By Adrian Warren
A string of strong recent performances has Australian boxing looking distinctly chipper heading into Christmas after a disastrous mid-year run of losses.
Former featherweight world champion Billy Dib and world-ranked Australian welterweight Jeff Horn - probably the hottest Australian prospect of the last two decades - both won on Saturday night.
Their convincing stoppage wins over Brazilian opponents continued an encouraging end to a year which loomed as Australian boxing's annus horribilis.
The local industry looked down for the count when Australians lost five big fights, four of them world titles, in as many weeks in the United States in July and August.
Then Australia's only universally recognised world champion, Sam Soliman, lost his IBF middleweight world title to American veteran Jermain Taylor and former heavyweight world title contender Alex Leapai lost to Malik Scott in Brisbane.
However, the last two months of the year have seen a welcome upswing in the fortunes of local fighters.

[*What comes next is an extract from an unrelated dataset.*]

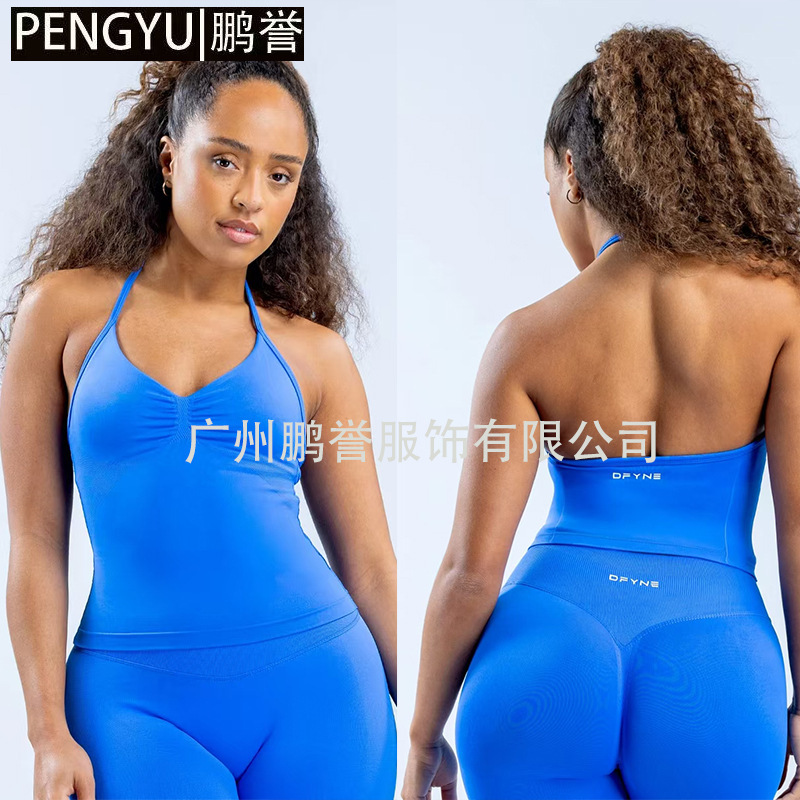 Dfyne Lmpacttop Hot-Selling V-Neck Vest Push-Up Slim-Fit Sports Yoga Fitness Camisole for Women Dfyne Lmpacttop Hot-Selling V-Neck Vest Push-Up Slim-Fit Sports Yoga Fitness Camisole for Women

Anthony Mundine upset previously unbeaten Sergey Rabchenko to move within sight of a light middleweight world title shot.
Unbeaten world-ranked heavyweight Lucas Browne and former IBO lightweight world champion Lenny Zappavigna also had impressive wins on that card.
In New Zealand later in November, Brad Pitt won an eight-man cruiserweight tournament, veteran Kali Meehan beat Shane Cameron and Aussie battler Anthony McCracken upset Kiwi cruiserweight David Aloua.
Meehan's son Willis, who is also on the books of NRL club Sydney Roosters, is starting to generate some boxing chatter after winning his first two pro bouts.
Former IBO super featherweight world champion Will Tomlinson had an encouraging win in San Diego last week.
The list of up-and-coming fighters building nicely include super featherweights Luke Jackson (7-0) and Kye MacKenzie (14-0), welterweight Cameron Hammond (11-0) and super middleweight Jake Carr (9-0) though light heavyweight and 2012 Olympian Damien Hooper (9-1) suffered his first loss.
Even the rugby league players who dabble in the sweet science are doing their bit to raise the sport's profile.
NSW Origin captain Paul Gallen and fellow Kangaroos forward Willie Mason each won a bout over the past week, though the latter admitted he shouldn't have got the decision over Chiefs' rugby prop Ben Tameifuna.